In other words, do we want to have a fixed number of draws in the first place?

3

How can we recognize that an estimate is more accurate than another estimate? Sure it is more likely that a larger sample gives more accurate estimate but it is still possible that sometimes the smaller sample gives a better estimate. Or can we consider the chance of this to be small enough to be ignored?

[MansMeg]

There are different use-cases. So if you only want to check that you get the expectations right, then the larger sample is better. Storing expectations from 100 000 draws is also less costly (it only depends on the dimension). Although others may want to have draws from the posterior to, for example compute log_lik values for a subset of observations. @avehtari is working with writing down use cases now.

1.5) The more draws the better. We need to set the bar for reference draws somewhere since there is a computational cost, especially for larger models.

2. Yes, to make it simple and straight-forward.

3. Using the MC error.

[eerolinna]

I probably explained 1. a bit poorly. What I mean is that

• We know that 10 000 draws doesn't give an accurate posterior mean (or some other expectation) for some posterior (this is because it is different from the mean obtained with 100 000 draws)
• Thus computing log_lik values from the draws won't be an accurate representation of the actual log_lik values (is this right?)
• So we should only expose the mean and not the 10 000 draws because using the draws is likely to result in wrong conclusions

As for 2. perhaps we should have a simple and straightforward guideline (10 000 draws are preferred) that we can deviate from if there's good reasons to do so. Maybe this is what you also had in mind?

[MansMeg]

1. The difference will (mostly) only be a difference in MC error. And with 10 000 samples the MC error is still very small.
2. Yes.

[eerolinna]

This is what I'm essentially hearing: 10 000 samples will have a small error compared to 100 000 and thus it's fine to use the smaller sample to compute log_lik etc. Yet 10 000 samples has too big of an error to compute expectations so we need to use the larger sample for that.

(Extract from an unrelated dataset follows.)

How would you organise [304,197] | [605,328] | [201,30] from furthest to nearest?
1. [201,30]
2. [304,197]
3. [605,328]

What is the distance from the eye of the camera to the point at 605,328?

This sounds like a contradiction.

[MansMeg]

10000 samples is good enogh in most situations, 100 000 is better but would take up 10x space. There is no on-off here. Computing expectations and covariance with respect to 100 000 give a slightly better estimate but with no additional storage cost. Using 1000000 would be even better but we need to draw the line somewhere.

[MansMeg]

Expectations and Covariance
and the MCSE for expectations and Covariance.

• Implement batch method in posterior for MCSE estimation
• Add reference_posterior_moments and reference_posterior_quantiles together with their with MCSE.